── SOURCE TEXT

Review by Win Wiacek
Artist, storyteller and activist Peter Kuper has championed social causes, highlighted judicial and cultural inequities and spearheaded the use of narrative art as an effective means of political activism. Many of Kuper’s most impressive works have stemmed from his far-flung travels, but at heart he is a son of New York, with a huge amount of his work using the city as bit player or star attraction.
The System was released as a softcover graphic album in 1997 and is magnificently repackaged here in a lavish hardback edition. Following a moving preface from the author describing the genesis of the project, Senior News Editor at Publisher’s Weekly Carl Reid offers an effusive appreciation in ‘Bright Lights, Scary City’ before the wordless drama begins.
It’s a beguiling, interlinked portmanteau tale of many lives interweaving and intersecting in the Big Apple, told without benefit of word-balloons, captions or sound effects. As if this was not challenge enough, Kuper pushed his own storytelling abilities to the limit by constructing his pages and panels from cut stencils, creating the narrative in a form akin to urban street art. It is immediate, evocative and effective.
A stripper is murdered by a maniac. An old, weary detective ruminates on his failures. A boy and girl from different neighbourhoods find love. A derelict and his dog eke out a precarious daily existence and a beat cop does his rounds, collecting payoffs from the crooked dealers and helpless shopkeepers he’s supposed to protect. Religious zealots harass gay men and an Asian cabbie gets grief from the white fares who despise him whilst depending on his services. The streets rattle with subway trains below and elevated trains above.
There are so many million stories in The City and they are all connected through the unceasing urban pulse and incessant, unending forward motion of The System.
Clever, compulsive and engrossing, this delicious exercise in dramatic interconnectivity and carefully constructed symbolism is a smart example of how powerful comics can be.

────
── DATA SUPPLIED

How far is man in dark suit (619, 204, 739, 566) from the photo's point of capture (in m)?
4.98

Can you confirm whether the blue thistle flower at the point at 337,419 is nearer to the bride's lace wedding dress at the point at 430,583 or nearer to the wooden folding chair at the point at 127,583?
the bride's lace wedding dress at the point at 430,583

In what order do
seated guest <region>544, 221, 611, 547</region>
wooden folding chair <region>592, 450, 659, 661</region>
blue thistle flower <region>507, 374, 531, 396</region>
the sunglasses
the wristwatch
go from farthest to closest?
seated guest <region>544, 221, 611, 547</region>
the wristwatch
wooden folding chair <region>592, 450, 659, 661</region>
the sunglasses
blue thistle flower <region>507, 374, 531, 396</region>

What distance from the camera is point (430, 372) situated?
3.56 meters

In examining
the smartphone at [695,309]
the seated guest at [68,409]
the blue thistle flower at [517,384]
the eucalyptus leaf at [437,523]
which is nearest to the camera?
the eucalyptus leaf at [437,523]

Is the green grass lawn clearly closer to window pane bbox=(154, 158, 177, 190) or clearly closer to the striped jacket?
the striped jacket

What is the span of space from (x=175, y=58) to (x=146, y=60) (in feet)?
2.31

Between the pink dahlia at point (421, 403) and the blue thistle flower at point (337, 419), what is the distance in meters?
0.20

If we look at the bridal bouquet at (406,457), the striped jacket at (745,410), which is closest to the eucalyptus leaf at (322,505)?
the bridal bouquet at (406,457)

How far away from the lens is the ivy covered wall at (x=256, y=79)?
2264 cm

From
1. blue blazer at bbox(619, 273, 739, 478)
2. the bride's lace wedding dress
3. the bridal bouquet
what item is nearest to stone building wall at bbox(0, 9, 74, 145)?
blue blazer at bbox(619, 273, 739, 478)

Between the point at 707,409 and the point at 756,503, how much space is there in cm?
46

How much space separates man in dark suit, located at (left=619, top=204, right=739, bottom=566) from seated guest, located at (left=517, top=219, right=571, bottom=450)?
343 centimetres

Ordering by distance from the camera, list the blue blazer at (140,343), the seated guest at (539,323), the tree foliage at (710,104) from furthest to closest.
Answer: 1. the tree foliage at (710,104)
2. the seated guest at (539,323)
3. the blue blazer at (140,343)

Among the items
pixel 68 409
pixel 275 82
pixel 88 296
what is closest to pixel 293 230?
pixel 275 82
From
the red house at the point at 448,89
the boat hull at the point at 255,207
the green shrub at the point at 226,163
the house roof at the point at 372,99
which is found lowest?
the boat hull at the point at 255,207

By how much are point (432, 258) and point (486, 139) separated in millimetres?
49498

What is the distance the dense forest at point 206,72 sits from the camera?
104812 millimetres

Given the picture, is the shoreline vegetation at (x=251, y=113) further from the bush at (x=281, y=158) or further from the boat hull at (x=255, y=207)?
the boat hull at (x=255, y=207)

────

• WORK INSTRUCTION A: Please summarize the review of The System in exactly two sentences.
• WORK INSTRUCTION B: According to the review of The System, what is the story told without? List every item the review names.

• TASK OUTPUT A: The System, Peter Kuper's wordless tale of interweaving New York lives, was released as a softcover graphic album in 1997 and is repackaged in a lavish hardback edition, with its pages and panels constructed from cut stencils. The reviewer calls it clever, compulsive and engrossing, a smart example of how powerful comics can be.

• TASK OUTPUT B:
- word-balloons
- captions
- sound effects